**TASK GOAL**. Copy out every line of the data exactly; do not include the images.

━━━━━━━━━━━━━━━━

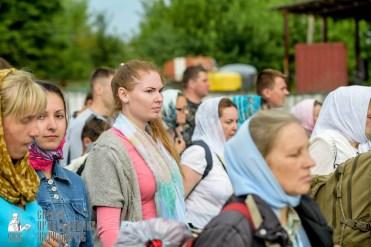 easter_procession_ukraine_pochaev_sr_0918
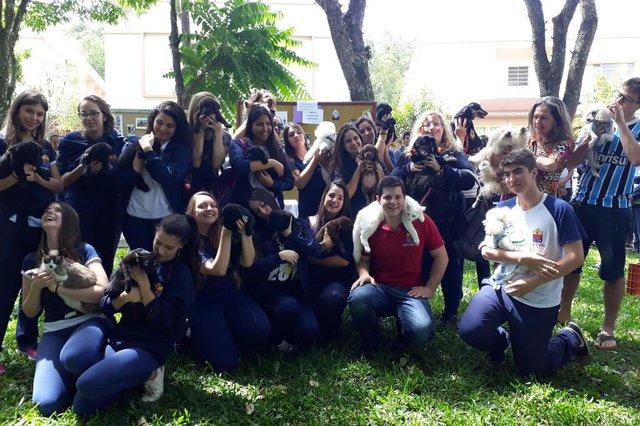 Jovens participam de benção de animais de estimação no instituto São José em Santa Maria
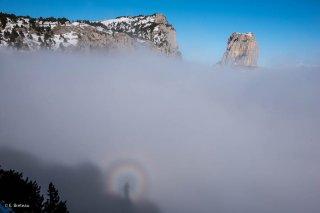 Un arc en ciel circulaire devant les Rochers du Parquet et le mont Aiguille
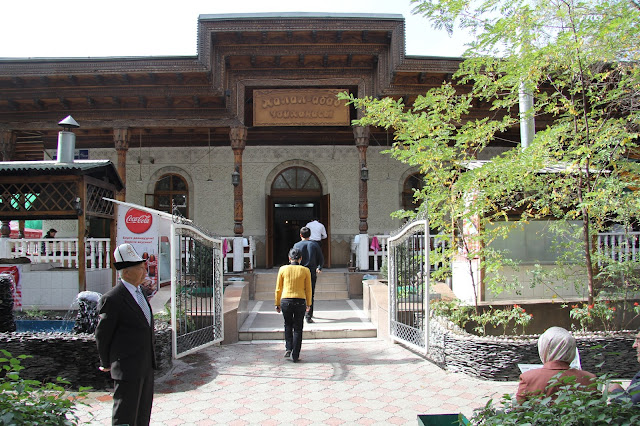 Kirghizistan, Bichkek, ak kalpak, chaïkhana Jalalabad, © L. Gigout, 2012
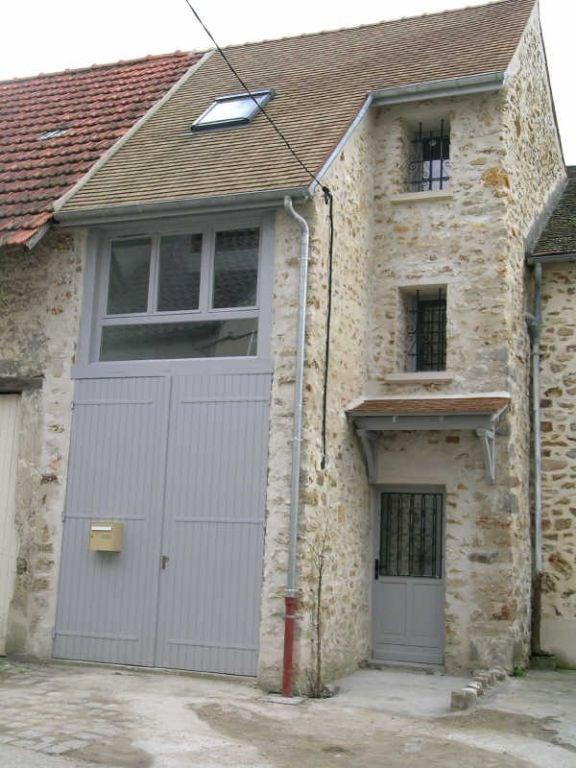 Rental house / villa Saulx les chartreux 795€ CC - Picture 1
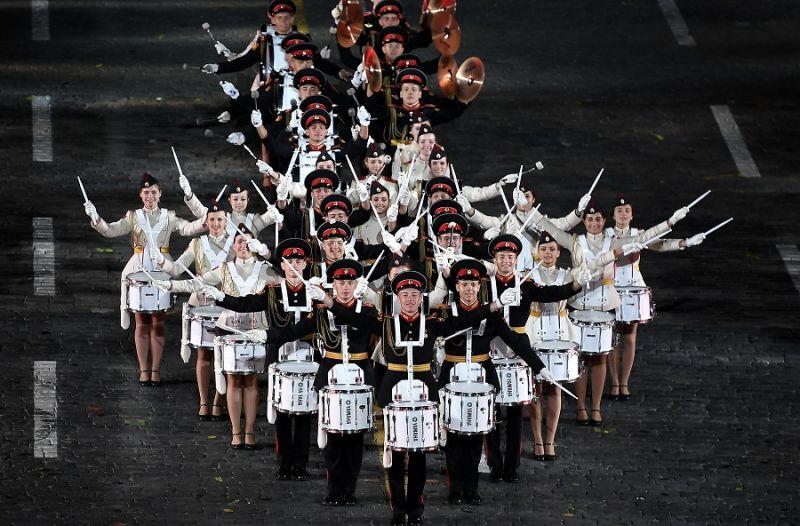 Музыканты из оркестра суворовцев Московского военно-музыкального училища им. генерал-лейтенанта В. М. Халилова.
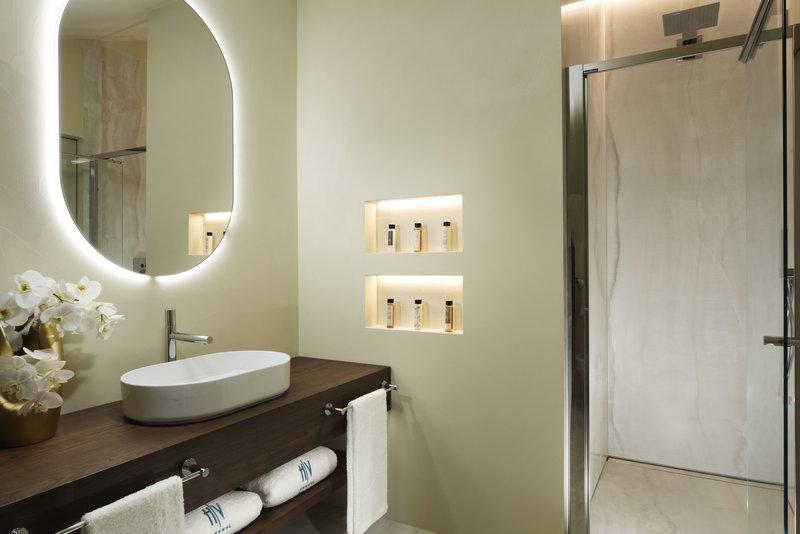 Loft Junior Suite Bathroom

━━━━━━━━━━━━━━━━

**ANSWER FOR THE TASK**.
 easter_procession_ukraine_pochaev_sr_0918
 Jovens participam de benção de animais de estimação no instituto São José em Santa Maria
 Un arc en ciel circulaire devant les Rochers du Parquet et le mont Aiguille
 Kirghizistan, Bichkek, ak kalpak, chaïkhana Jalalabad, © L. Gigout, 2012
 Rental house / villa Saulx les chartreux 795€ CC - Picture 1
 Музыканты из оркестра суворовцев Московского военно-музыкального училища им. генерал-лейтенанта В. М. Халилова.
 Loft Junior Suite Bathroom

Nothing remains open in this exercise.